══ Testo da leggere ══
L’Editoriale

Dalla Galilea al Sud Tirolo

di Janiki Cingoli Presidente del Centro Italiano per la Pace in Medio Oriente

Data pubblicazione: 26 luglio 2010

Capita raramente che si elabori una idea, apparentemente bizzarra, e che poi alla prova dei fatti quella idea si riveli piena di sostanza e suscettibile di sviluppi estremamente interessanti.

Immaginare che ci fosse un qualche nesso tra i cittadini tedeschi dell’Alto Adige, dal reddito più alto d’Europa e cresciuti mangiando spesso e volentieri maiale cucinato in mille maniere, e i palestinesi israeliani di Nazareth o di Haifa, certo non ugualmente ricchi e in prevalenza musulmani, richiede sicuramente una grande fantasia. Ma alla prova dei fatti il problema della identità culturale ed etnica ha accomunato l’esperienza di queste due minoranze, producendo uno di quei felici corto circuiti che la storia a volte ci propina.

In questi giorni arriva a Bolzano una missione di circa 30 rappresentanti israeliani, sia arabi che ebrei, per studiare l’esperienza delle minoranze tedesca e ladina nel Sud Tirolo, nel loro rapporto con lo Stato italiano, dal punto di vista storico, politico e sociale.

La delegazione, ospitata dalla Provincia Autonoma di Bolzano, è promossa dal CIPMO – Centro Italiano per la Pace in Medio Oriente.
═══
══ Dati grezzi ══
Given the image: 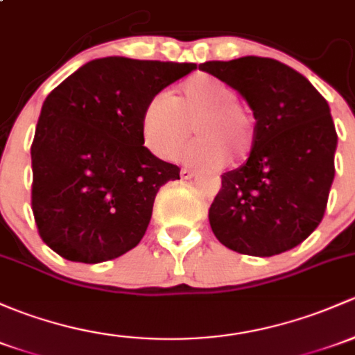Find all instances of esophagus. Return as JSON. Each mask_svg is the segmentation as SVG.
<instances>
[{
  "label": "esophagus",
  "mask_w": 355,
  "mask_h": 355,
  "mask_svg": "<svg viewBox=\"0 0 355 355\" xmlns=\"http://www.w3.org/2000/svg\"><path fill=\"white\" fill-rule=\"evenodd\" d=\"M193 175H196V173H193L192 170H189V168H182V170H180V177L185 178V180H187V178H192Z\"/></svg>",
  "instance_id": "obj_1"
}]
</instances>
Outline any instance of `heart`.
<instances>
[{
	"label": "heart",
	"mask_w": 355,
	"mask_h": 355,
	"mask_svg": "<svg viewBox=\"0 0 355 355\" xmlns=\"http://www.w3.org/2000/svg\"><path fill=\"white\" fill-rule=\"evenodd\" d=\"M197 139L185 149L190 165L219 168L227 156L245 159L253 146V122L238 103L236 89L206 73H196L178 85L173 96L156 93L141 114V137L159 159L177 156L190 130Z\"/></svg>",
	"instance_id": "1"
}]
</instances>
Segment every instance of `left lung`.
Masks as SVG:
<instances>
[{
  "mask_svg": "<svg viewBox=\"0 0 355 355\" xmlns=\"http://www.w3.org/2000/svg\"><path fill=\"white\" fill-rule=\"evenodd\" d=\"M199 69L240 92L257 121L248 159L223 175L209 207L212 233L253 257L303 243L322 223L335 177L337 132L327 100L275 59L245 55Z\"/></svg>",
  "mask_w": 355,
  "mask_h": 355,
  "instance_id": "8db88e82",
  "label": "left lung"
}]
</instances>
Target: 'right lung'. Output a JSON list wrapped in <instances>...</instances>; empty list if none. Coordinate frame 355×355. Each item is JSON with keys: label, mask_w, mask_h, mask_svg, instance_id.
I'll return each instance as SVG.
<instances>
[{"label": "right lung", "mask_w": 355, "mask_h": 355, "mask_svg": "<svg viewBox=\"0 0 355 355\" xmlns=\"http://www.w3.org/2000/svg\"><path fill=\"white\" fill-rule=\"evenodd\" d=\"M193 62L102 58L47 95L32 148V211L42 241L71 262L117 259L143 240L162 185L180 168L143 146L151 96Z\"/></svg>", "instance_id": "obj_1"}]
</instances>
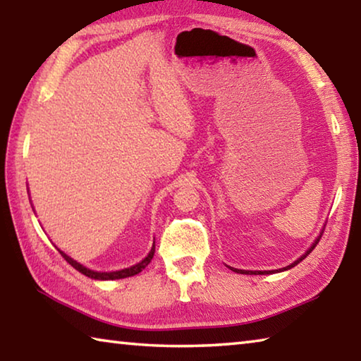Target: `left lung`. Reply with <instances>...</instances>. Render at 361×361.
<instances>
[{"label":"left lung","instance_id":"8db88e82","mask_svg":"<svg viewBox=\"0 0 361 361\" xmlns=\"http://www.w3.org/2000/svg\"><path fill=\"white\" fill-rule=\"evenodd\" d=\"M319 240H320V237H319V239H317L315 240V243H314V245L312 247H310L309 250H307V252H305V255H302L301 256V258H299L298 261H295V262H293V264H290V266H286V267H283V269H279V271H286V269H291V267H295L296 264H298V262H301L304 258H305V256H307L310 252H312V250L315 248V245H317V243H319ZM231 271H234V272H237V274H269L267 271H264V272H262V271H240V269H234V267H231Z\"/></svg>","mask_w":361,"mask_h":361}]
</instances>
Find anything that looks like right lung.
I'll return each instance as SVG.
<instances>
[{"label":"right lung","mask_w":361,"mask_h":361,"mask_svg":"<svg viewBox=\"0 0 361 361\" xmlns=\"http://www.w3.org/2000/svg\"><path fill=\"white\" fill-rule=\"evenodd\" d=\"M60 252V250H59ZM60 255L63 256V258L66 259V262H70V264L76 269V271H79L81 274H84L85 277H90V279H95V280H114V279H126V277H132L135 276V274L142 272L143 269L149 264L152 256H154V245H152L151 252L148 253V256L142 261L138 262V264L132 266L129 269H122V271H116V272H97V271H90V269L84 267L82 264H79V262H76L75 259H71L70 256H66L63 252H60Z\"/></svg>","instance_id":"add662e5"}]
</instances>
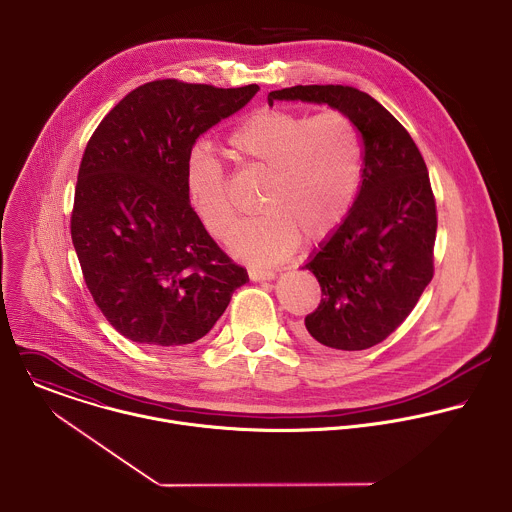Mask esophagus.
Returning a JSON list of instances; mask_svg holds the SVG:
<instances>
[{"instance_id":"obj_1","label":"esophagus","mask_w":512,"mask_h":512,"mask_svg":"<svg viewBox=\"0 0 512 512\" xmlns=\"http://www.w3.org/2000/svg\"><path fill=\"white\" fill-rule=\"evenodd\" d=\"M277 275H275V271H263V269H249V279L251 281H273Z\"/></svg>"}]
</instances>
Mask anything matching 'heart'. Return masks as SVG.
Segmentation results:
<instances>
[{
    "instance_id": "obj_1",
    "label": "heart",
    "mask_w": 512,
    "mask_h": 512,
    "mask_svg": "<svg viewBox=\"0 0 512 512\" xmlns=\"http://www.w3.org/2000/svg\"><path fill=\"white\" fill-rule=\"evenodd\" d=\"M237 161L265 169L261 215L239 223L229 249L255 265L285 261L301 235L321 239L347 215L363 169L361 137L339 113L319 115L261 109L229 137ZM189 201L205 227L223 237L233 221L221 163L205 149H193L185 167Z\"/></svg>"
}]
</instances>
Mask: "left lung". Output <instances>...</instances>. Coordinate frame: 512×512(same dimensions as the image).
I'll list each match as a JSON object with an SVG mask.
<instances>
[{
  "label": "left lung",
  "mask_w": 512,
  "mask_h": 512,
  "mask_svg": "<svg viewBox=\"0 0 512 512\" xmlns=\"http://www.w3.org/2000/svg\"><path fill=\"white\" fill-rule=\"evenodd\" d=\"M267 101L329 105L361 133V191L303 265L323 291L303 337L339 351L369 349L409 317L433 279L437 209L423 155L407 129L355 87L297 85Z\"/></svg>",
  "instance_id": "obj_1"
}]
</instances>
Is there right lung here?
I'll return each mask as SVG.
<instances>
[{
  "mask_svg": "<svg viewBox=\"0 0 512 512\" xmlns=\"http://www.w3.org/2000/svg\"><path fill=\"white\" fill-rule=\"evenodd\" d=\"M257 91L151 81L125 95L91 135L71 241L95 305L125 339L161 349L195 343L249 281L193 211L185 167L199 135Z\"/></svg>",
  "mask_w": 512,
  "mask_h": 512,
  "instance_id": "right-lung-1",
  "label": "right lung"
}]
</instances>
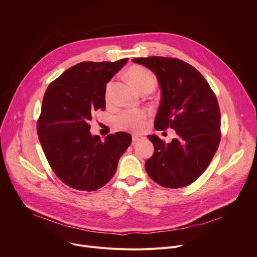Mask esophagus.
<instances>
[{"label":"esophagus","mask_w":257,"mask_h":257,"mask_svg":"<svg viewBox=\"0 0 257 257\" xmlns=\"http://www.w3.org/2000/svg\"><path fill=\"white\" fill-rule=\"evenodd\" d=\"M141 138H142V137L139 136V135H136V134H133V135H132V141H133V142H137V141H139Z\"/></svg>","instance_id":"obj_1"}]
</instances>
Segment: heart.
Here are the masks:
<instances>
[{
    "mask_svg": "<svg viewBox=\"0 0 257 257\" xmlns=\"http://www.w3.org/2000/svg\"><path fill=\"white\" fill-rule=\"evenodd\" d=\"M127 78L133 84V86L140 92L153 91L158 85V78L155 73L143 66L135 65L127 70ZM112 82H108L104 88V100L106 102L111 98ZM149 112L143 108H131L125 109L115 118V126L120 130H126L130 132L142 131L148 122Z\"/></svg>",
    "mask_w": 257,
    "mask_h": 257,
    "instance_id": "obj_1",
    "label": "heart"
}]
</instances>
═══
_Problema_: Secondo l'editoriale, quale ente ospita la delegazione israeliana a Bolzano? Le righe costituiscono materiale a sé stante, indipendente dall'editoriale.

_Soluzione scritta_: La Provincia Autonoma di Bolzano.